Er zögerte nicht lange, nachdem er alle von uns ein Mal gemustert hatte.
„Ich habe ihn verloren.“ Er war es nicht! Er war es verdammt noch mal nicht! Okay, jetzt musste ich unbedingt ruhig bleiben und mir nichts anmerken lassen. Nur Leandro musste verstehen, dass es wirklich der Graf war. Als wären seine Augen plötzlich überall, hatte ich gar keine Chance mehr seinen Blicken ausweichen zu können.
Er ließ mich keine Sekunde aus den Augen, sodass ich das Gefühl bekam, er wolle all meine Geheimnisse in Erfahrung bringen. Egal was er versuchte mit mir anzustellen, es funktionierte. Meine Füße wurden immer schwerer und schließlich hatte ich den Eindruck, als könnte ich mich nicht mehr von der Stelle bewegen. Die Blicke wurden immer unangenehmer und irgendwann konnte ich unsere Pläne und wahren Gedanken nicht mehr verheimlichen.
Ich spürte wie er all das Wissen über unsere nächsten Schritte aus meinen Gedanken saugte und das passte mir ganz und gar nicht. Als hätte ich einen Schalter in meinem Kopf umgelegt, baute ich plötzlich eine Blockade in meine Gedanken ein. Keine Ahnung wie ich das machte, aber schon alleine an dem Gesichtsausdruck des Grafens konnte ich erkennen, dass er keinen Zugang mehr zu meinen Gedanken hatte. nsicherheit verschwand und schließlich war auch er sich seiner Sache sicher.
„Warum fragst du? Ich habe ihn im Schwimmbad verloren.“ Das waren definitiv die Gedanken meiner Mutter und meine Eigenen, die ich ihm vorgelogen hatte.

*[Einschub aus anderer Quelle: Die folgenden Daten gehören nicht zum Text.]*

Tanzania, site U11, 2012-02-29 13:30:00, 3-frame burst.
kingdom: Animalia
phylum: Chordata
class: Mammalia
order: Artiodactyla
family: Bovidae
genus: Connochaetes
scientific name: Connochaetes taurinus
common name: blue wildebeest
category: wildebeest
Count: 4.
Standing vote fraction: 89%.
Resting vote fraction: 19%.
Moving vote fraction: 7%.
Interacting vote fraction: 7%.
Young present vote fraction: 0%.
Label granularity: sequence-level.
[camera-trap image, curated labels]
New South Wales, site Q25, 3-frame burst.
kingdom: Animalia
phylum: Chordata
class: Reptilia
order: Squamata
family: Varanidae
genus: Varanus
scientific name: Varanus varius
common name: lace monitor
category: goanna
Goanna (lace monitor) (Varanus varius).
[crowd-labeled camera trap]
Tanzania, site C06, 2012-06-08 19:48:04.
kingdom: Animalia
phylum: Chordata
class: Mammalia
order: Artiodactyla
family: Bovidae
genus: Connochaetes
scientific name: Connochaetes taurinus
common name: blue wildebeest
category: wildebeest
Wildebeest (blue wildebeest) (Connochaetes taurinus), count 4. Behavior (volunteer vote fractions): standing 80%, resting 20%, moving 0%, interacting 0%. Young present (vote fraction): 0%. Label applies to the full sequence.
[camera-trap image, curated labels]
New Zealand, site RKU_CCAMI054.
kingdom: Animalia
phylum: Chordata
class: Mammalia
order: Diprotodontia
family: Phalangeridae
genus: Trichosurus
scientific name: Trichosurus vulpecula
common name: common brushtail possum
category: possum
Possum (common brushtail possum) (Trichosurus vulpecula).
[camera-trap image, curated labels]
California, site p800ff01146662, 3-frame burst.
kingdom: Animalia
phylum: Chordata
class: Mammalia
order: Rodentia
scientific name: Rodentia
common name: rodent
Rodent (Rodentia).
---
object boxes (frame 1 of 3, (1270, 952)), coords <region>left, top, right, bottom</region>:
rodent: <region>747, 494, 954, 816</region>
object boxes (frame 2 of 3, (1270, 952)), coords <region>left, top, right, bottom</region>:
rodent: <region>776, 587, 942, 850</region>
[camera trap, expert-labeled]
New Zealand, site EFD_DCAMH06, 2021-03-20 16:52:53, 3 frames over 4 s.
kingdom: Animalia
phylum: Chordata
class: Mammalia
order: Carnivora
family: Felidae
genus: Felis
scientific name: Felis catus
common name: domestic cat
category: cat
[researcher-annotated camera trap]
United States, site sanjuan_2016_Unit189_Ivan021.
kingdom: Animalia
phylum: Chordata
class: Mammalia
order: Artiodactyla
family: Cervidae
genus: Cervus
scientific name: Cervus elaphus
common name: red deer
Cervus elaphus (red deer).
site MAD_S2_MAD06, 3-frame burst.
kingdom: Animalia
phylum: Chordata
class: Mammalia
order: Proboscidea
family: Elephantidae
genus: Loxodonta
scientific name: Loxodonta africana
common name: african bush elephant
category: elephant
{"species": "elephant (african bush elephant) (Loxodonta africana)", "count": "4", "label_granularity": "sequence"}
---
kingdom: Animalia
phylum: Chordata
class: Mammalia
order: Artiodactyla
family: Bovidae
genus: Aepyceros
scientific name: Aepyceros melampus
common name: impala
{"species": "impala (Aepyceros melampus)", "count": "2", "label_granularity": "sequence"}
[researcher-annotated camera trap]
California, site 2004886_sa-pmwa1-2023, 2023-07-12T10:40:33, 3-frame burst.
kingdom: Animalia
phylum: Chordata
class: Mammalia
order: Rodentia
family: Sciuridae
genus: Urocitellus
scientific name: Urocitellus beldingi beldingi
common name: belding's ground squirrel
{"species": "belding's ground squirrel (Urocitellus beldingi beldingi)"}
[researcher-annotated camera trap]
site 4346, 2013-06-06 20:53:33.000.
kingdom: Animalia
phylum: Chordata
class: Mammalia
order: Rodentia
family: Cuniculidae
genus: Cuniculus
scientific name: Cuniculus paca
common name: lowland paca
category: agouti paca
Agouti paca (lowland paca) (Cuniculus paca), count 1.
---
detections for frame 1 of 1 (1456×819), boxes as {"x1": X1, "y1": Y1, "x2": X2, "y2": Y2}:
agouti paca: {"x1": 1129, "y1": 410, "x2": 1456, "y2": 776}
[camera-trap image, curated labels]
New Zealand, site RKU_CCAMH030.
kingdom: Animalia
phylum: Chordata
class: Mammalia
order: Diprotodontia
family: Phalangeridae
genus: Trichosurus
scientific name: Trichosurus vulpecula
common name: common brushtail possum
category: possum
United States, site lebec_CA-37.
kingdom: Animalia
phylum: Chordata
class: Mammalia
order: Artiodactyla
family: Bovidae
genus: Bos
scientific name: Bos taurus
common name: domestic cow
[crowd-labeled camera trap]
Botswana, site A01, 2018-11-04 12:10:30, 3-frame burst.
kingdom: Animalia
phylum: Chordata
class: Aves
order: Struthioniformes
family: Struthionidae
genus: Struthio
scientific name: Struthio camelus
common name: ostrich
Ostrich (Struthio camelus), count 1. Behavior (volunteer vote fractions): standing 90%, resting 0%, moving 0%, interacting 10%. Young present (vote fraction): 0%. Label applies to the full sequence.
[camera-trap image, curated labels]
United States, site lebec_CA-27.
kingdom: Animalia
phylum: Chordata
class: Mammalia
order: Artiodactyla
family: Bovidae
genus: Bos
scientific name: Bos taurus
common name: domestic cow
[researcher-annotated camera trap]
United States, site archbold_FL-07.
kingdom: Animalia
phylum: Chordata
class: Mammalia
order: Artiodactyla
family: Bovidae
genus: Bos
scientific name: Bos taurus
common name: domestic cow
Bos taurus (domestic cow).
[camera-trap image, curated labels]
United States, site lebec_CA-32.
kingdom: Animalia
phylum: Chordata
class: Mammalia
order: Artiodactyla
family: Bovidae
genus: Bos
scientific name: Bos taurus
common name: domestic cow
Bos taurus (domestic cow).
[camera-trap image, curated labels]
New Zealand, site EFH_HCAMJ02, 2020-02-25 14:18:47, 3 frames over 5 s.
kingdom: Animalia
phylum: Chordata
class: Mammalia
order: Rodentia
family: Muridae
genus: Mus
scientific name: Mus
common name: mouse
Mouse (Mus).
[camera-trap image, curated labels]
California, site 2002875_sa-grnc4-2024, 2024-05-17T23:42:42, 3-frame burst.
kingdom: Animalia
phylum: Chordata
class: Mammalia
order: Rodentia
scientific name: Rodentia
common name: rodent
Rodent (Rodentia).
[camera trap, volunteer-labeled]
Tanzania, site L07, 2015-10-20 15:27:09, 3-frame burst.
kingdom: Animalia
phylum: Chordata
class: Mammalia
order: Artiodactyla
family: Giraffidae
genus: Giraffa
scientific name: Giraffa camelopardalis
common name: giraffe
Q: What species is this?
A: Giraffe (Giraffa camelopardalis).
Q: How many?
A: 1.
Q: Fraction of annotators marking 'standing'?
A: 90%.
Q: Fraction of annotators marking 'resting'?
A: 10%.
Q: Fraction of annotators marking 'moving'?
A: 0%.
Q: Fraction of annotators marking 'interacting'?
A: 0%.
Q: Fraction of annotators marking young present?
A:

„Dad und das ist die Wahrheit?“
„Natürlich Liebling.“
„Es tut mir leid, dass ich dir nicht vertraut habe. Natürlich bist du es“, lachte ich gespielt erleichtert und umarmte ihn. Mein Plan war weitaus besser aufgegangen als erhofft. Nun lag ich hier so nah neben ihm, dass es ein Leichtes werden würde ihm das Messer in den Hals zu rammen.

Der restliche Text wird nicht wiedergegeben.